Though I sympathise with the common lament that agents reject work without reading it, I must admit that even if I started out giving careful consideration to everything, this wouldn't last beyond the first covering email that said: “This is teh next harry potter. Tell me how much u r going 2 pay me lol.”
I can see myself whizzing through the submissions going:
Hmm, pretty good, but... nah.
Aww, this one has a picture of the author's puppy... but the book still sucks.
Hmm, nice writing, but it's the end of the first page and no one's died yet, so nope.
Huh, this author has the same name as a loser boyfriend I had 15 years ago, so... nope.
We writers know we must make sure our work is better than the rest of the pile, that our plot isn't the same old chestnut as everyone else's, that we spot the typo we've supposedly proofread a million times, and that we time the submission so that its position in the Leaning Tower of Envelopes corresponds to the ten-second window when the agent is in a good mood.
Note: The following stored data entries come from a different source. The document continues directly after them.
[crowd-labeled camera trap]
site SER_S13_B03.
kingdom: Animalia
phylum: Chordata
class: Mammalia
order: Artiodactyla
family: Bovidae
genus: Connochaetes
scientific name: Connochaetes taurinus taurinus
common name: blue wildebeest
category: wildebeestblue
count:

The only trouble is that, as industry outsiders, we've got no way of knowing what the rest of the pile is like. What exactly are those clichéd plots and first-page no-nos? We don't get to see them because... well, they don't get as far as a bookshop. Without access to much unpublished fiction, it's difficult for a writer to appreciate the all-important (and perhaps subtle) differences between a standard rejection and a request for a full.
I think a bit of mutual understanding between agents and not-yet-published writers would be a good thing. Therefore, I have a bright idea. (Yes, just the one.) Agents and publishers could offer exciting Red Letter Days-style activities, like so -
The Slush-Pile Experience!
The perfect gift for the writer in your life.
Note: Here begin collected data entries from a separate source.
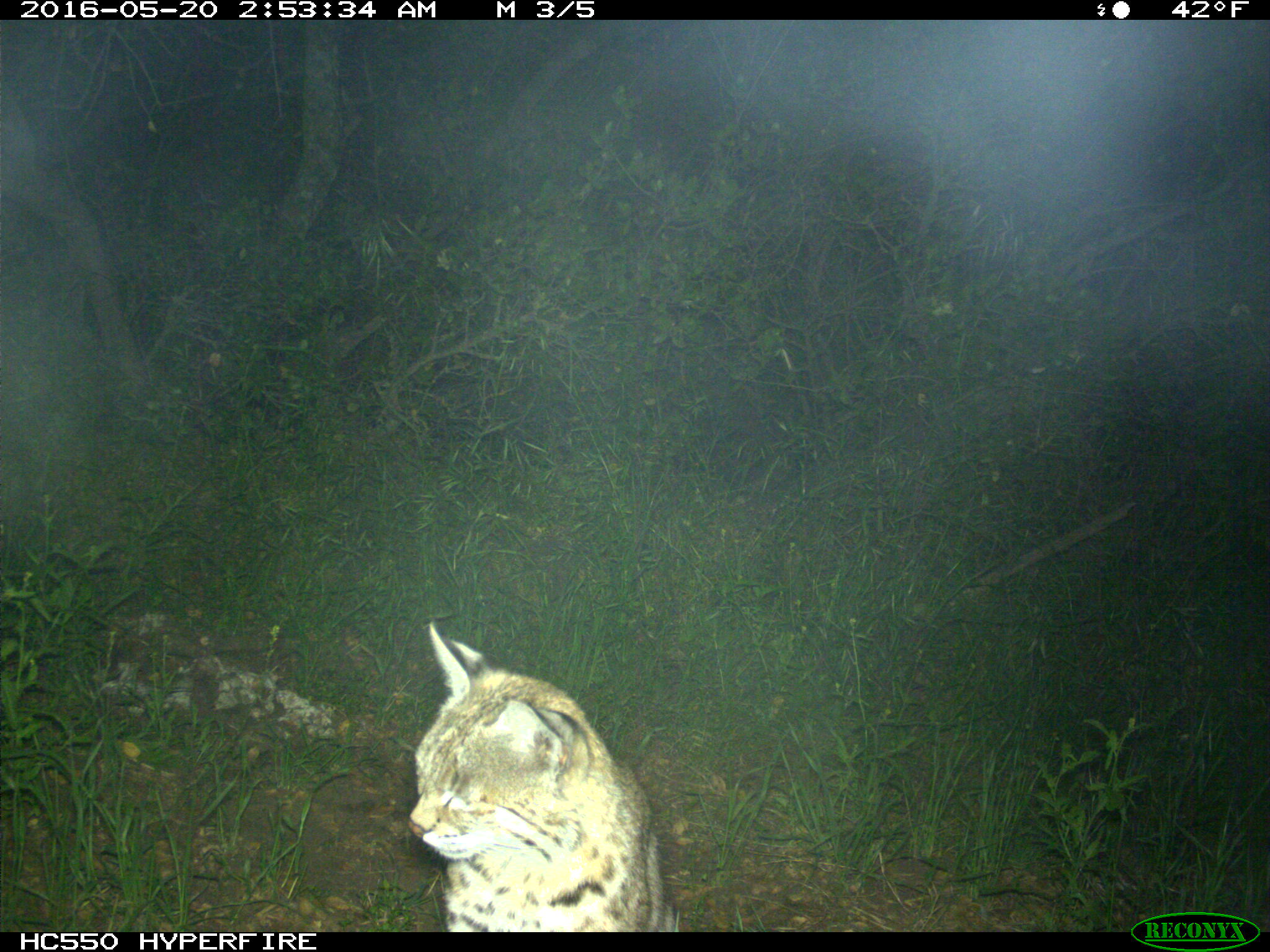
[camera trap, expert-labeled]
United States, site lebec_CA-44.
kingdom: Animalia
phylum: Chordata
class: Mammalia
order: Carnivora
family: Felidae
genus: Lynx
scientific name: Lynx rufus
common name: bobcat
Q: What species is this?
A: Lynx rufus (bobcat).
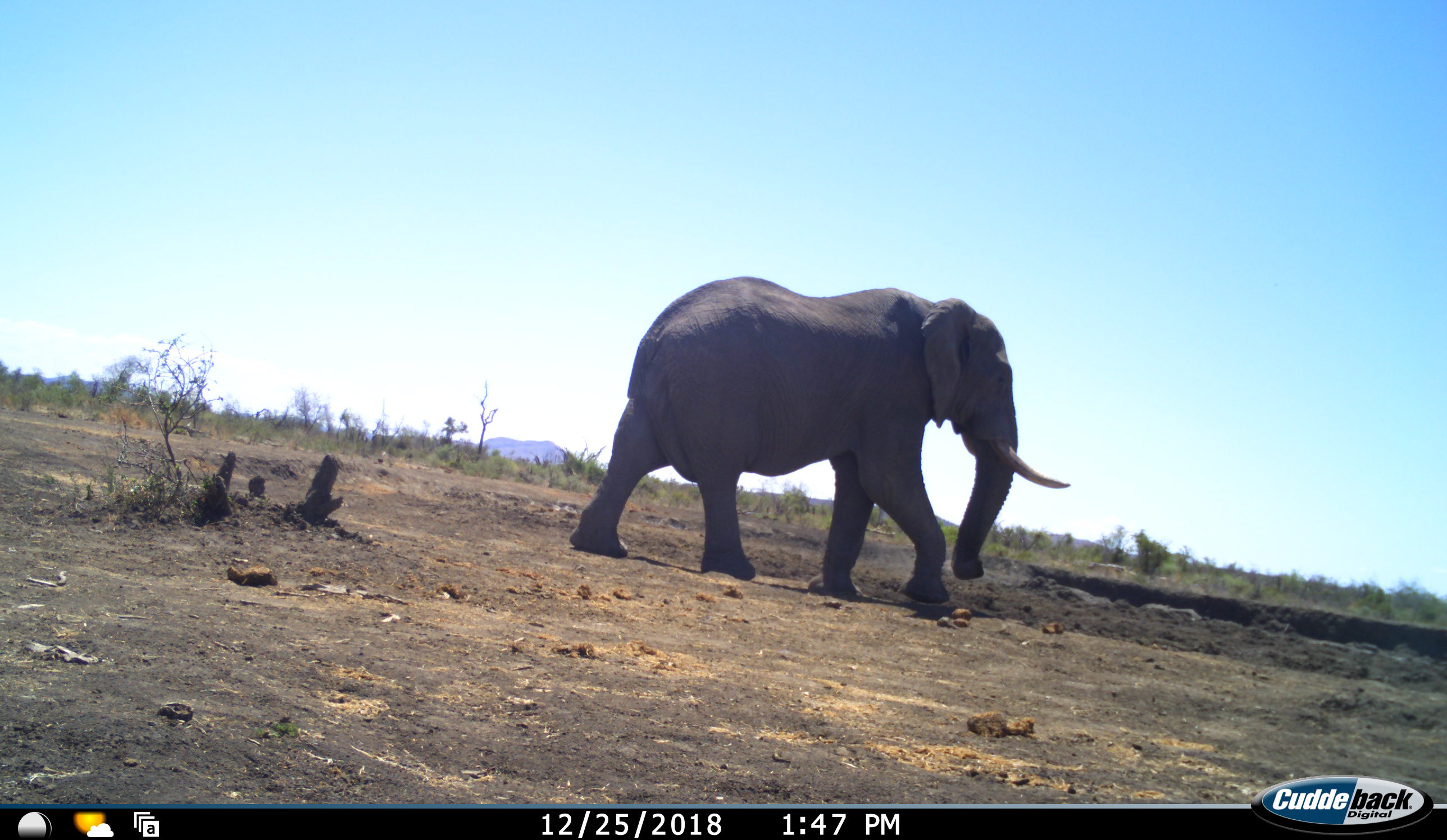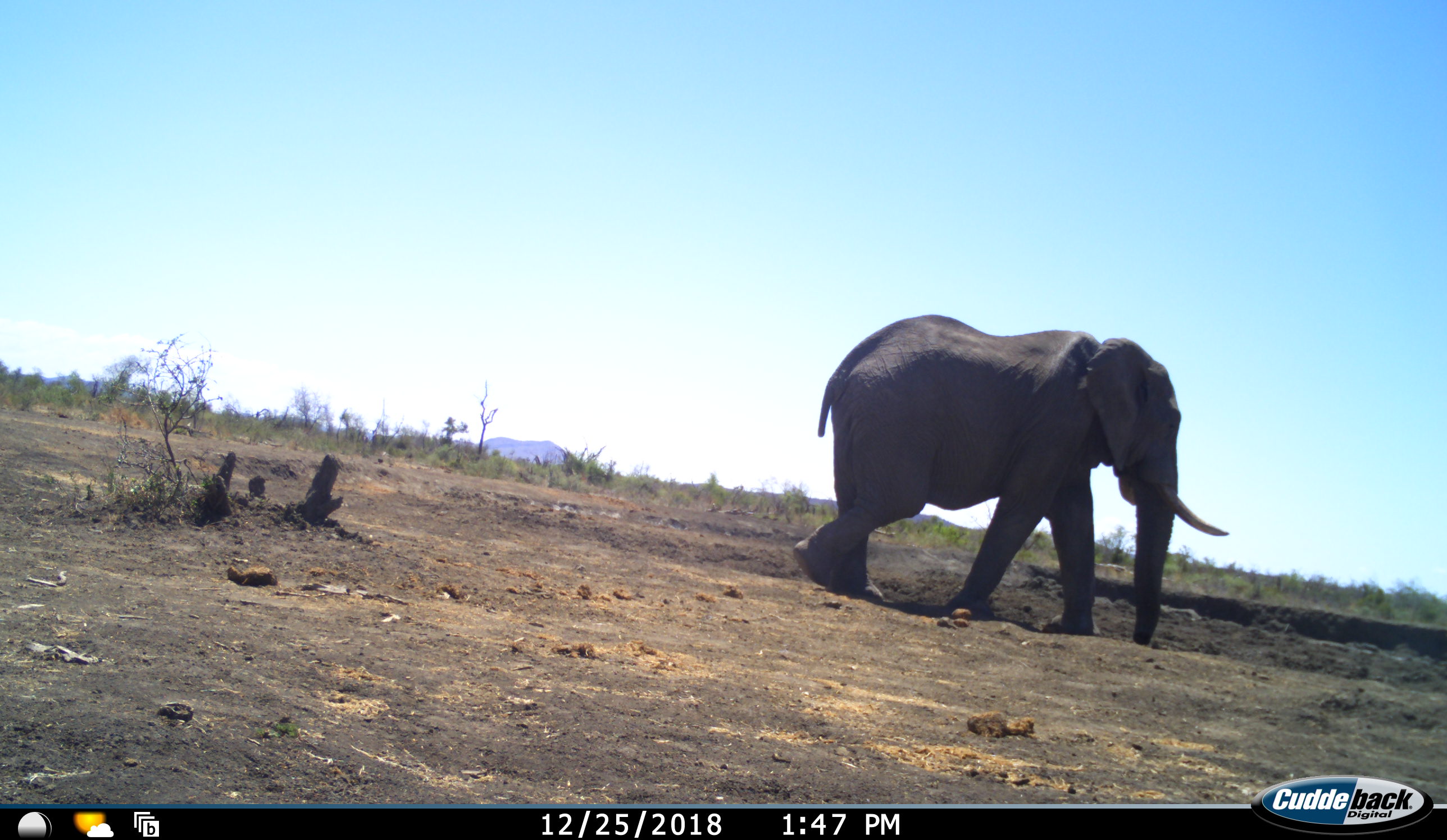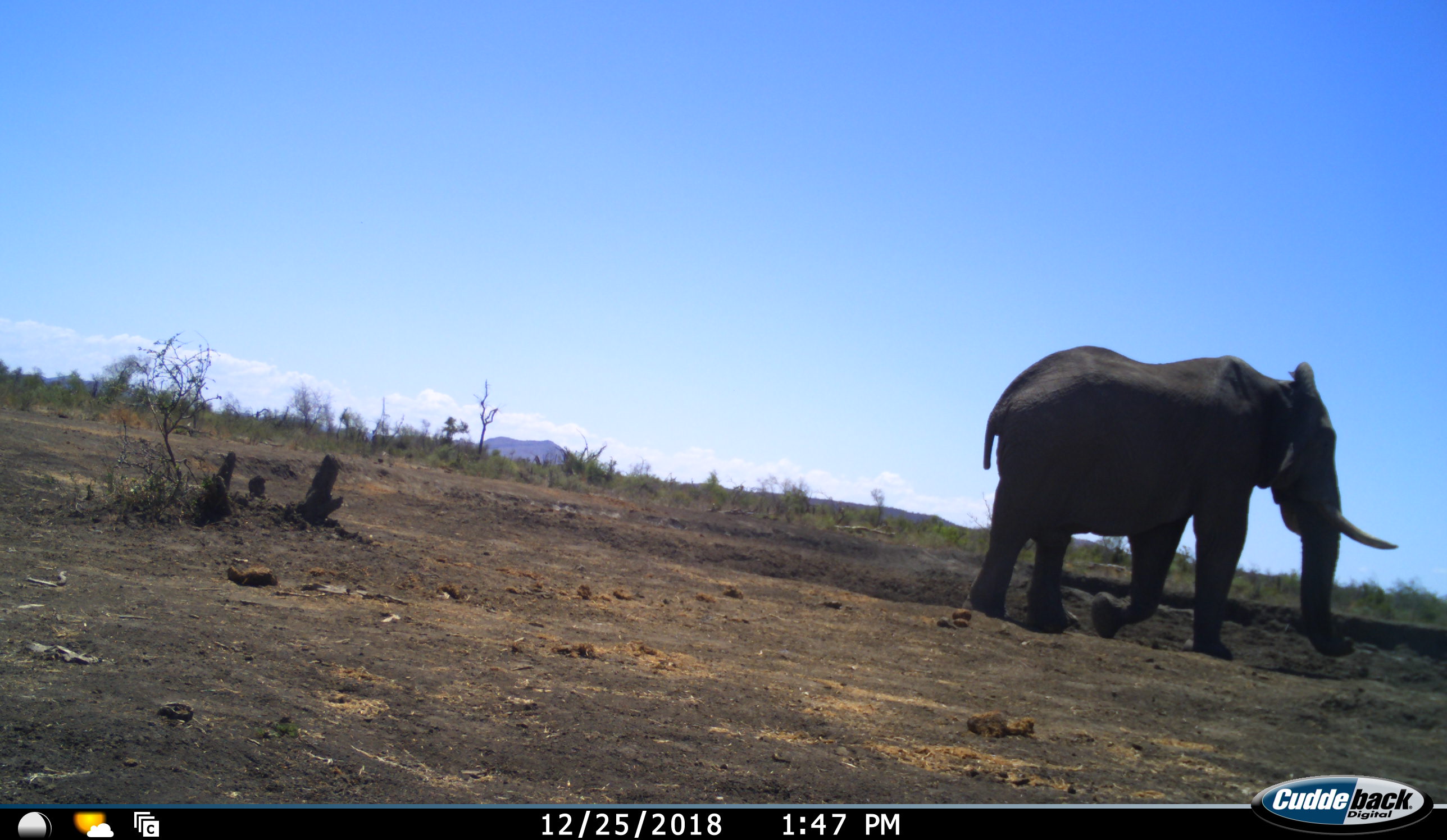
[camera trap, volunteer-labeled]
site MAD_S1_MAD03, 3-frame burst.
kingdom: Animalia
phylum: Chordata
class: Mammalia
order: Proboscidea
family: Elephantidae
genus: Loxodonta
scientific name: Loxodonta africana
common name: african bush elephant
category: elephant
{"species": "elephant (african bush elephant) (Loxodonta africana)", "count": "1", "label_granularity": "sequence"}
Whether you've always fancied yourself as a top London agent, or whether you want to know once and for all how much worse a writer you are than the rest of the world, here's the chance to fulfil your dreams!
Your special day will start with five cups of strong black coffee and a couple of paracetamol (included) before your instructor shows you to your desk for the experience of a lifetime! Are you up for the challenge of trying to break into gaffer-taped Jiffy-bags? Can you last more than two paragraphs of a 500-page political rant in free verse? It's a race against time to read and reject 200 manuscripts by the end of the day! You'll learn all the terminology (including “What a load of crap,” “Oh God, please not the first chapter of Pride & Prejudice under a different title again,” and “This is brilliant, but I just don't love it enough.”) After your exhilarating fourteen-hour shift, you'll be treated to a witty email from a bitter author telling you why he is rejecting you.
A fun and original way to re-discover your sense of adventure!
Agents would get their slush-piles dealt with and writers would get first-hand knowledge of what really makes a submission stand out from the rest. The submitting writers would have their work read within a year by someone who didn't have thousands of phonecalls to answer and bestselling authors to look after. Everyone wins!